- [Try it]: The lines running from the one that contains "Festool teleskopinis šlifuoklis" to the end of the records below are what to reproduce, exactly and without pictures.

Caption-style text data
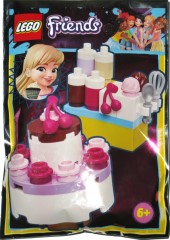 LEGO Friends 562001 Cake
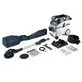Festool teleskopinis šlifuoklis PLANEX LHS 2-M 225 EQ ir dulkių siurblys CTM 36-Set 578453
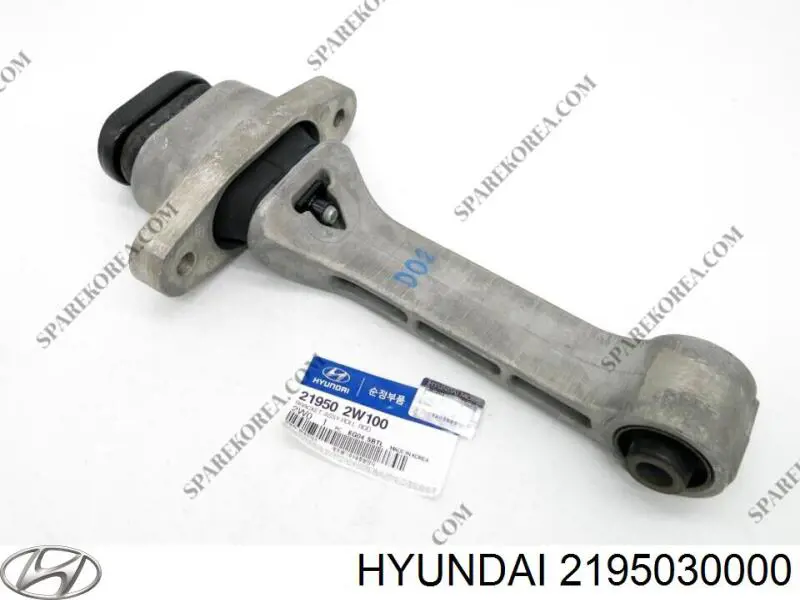 Comprar Soporte de motor delantero KIA Cerato III YD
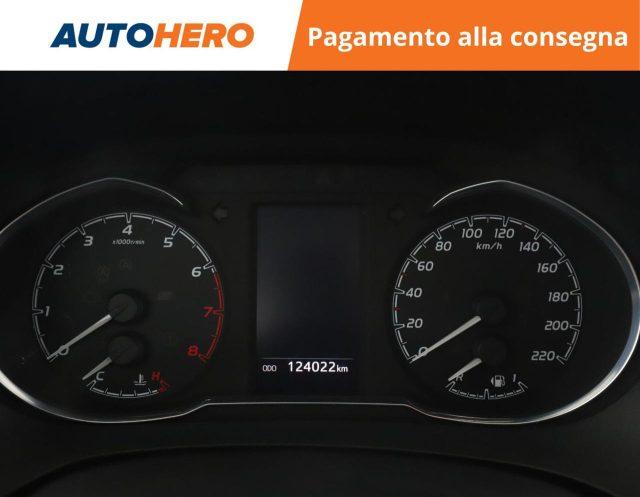 TOYOTA Yaris 1.0 5 porte Active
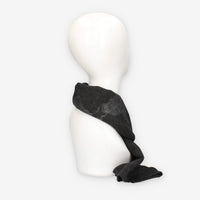 Sciarpa Elegante Alviero Martini Prima Classe in Lana Grigia
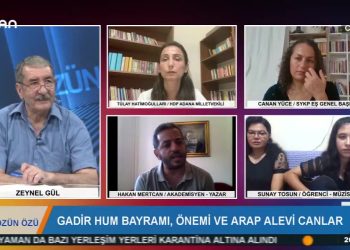 SÖZÜN ÖZÜ – ZEYNEL GÜL – 09.08.2020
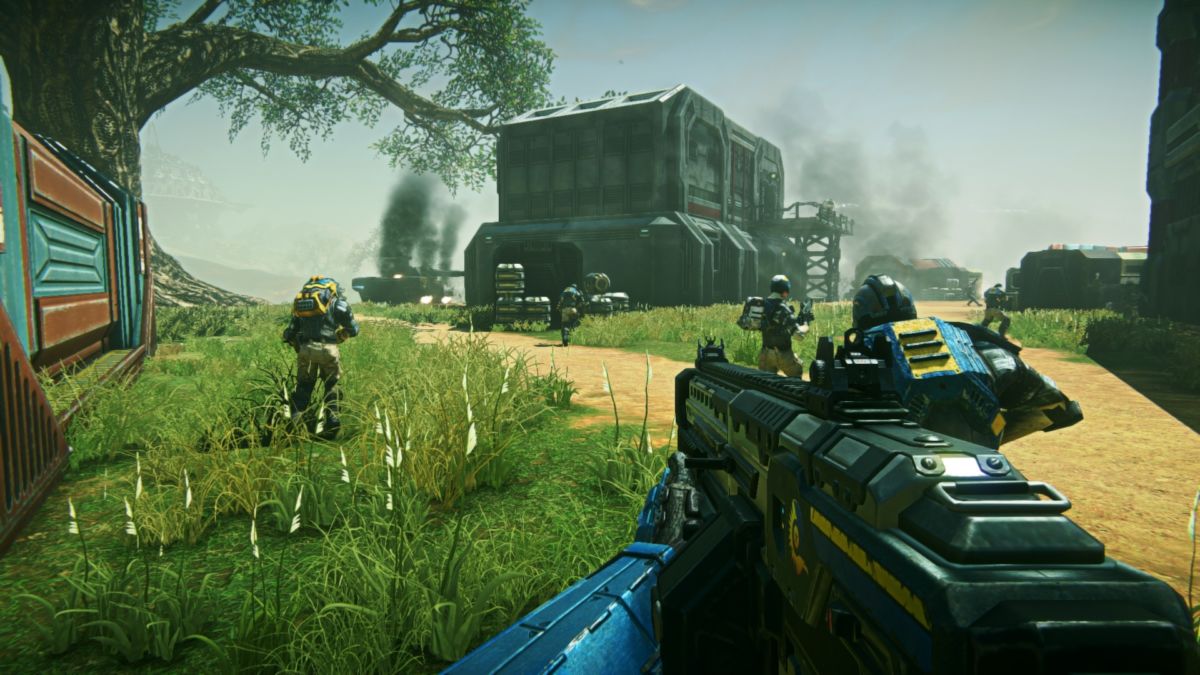 planetside 2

- [Completed exercise]:
Festool teleskopinis šlifuoklis PLANEX LHS 2-M 225 EQ ir dulkių siurblys CTM 36-Set 578453
 Comprar Soporte de motor delantero KIA Cerato III YD
 TOYOTA Yaris 1.0 5 porte Active
 Sciarpa Elegante Alviero Martini Prima Classe in Lana Grigia
 SÖZÜN ÖZÜ – ZEYNEL GÜL – 09.08.2020
 planetside 2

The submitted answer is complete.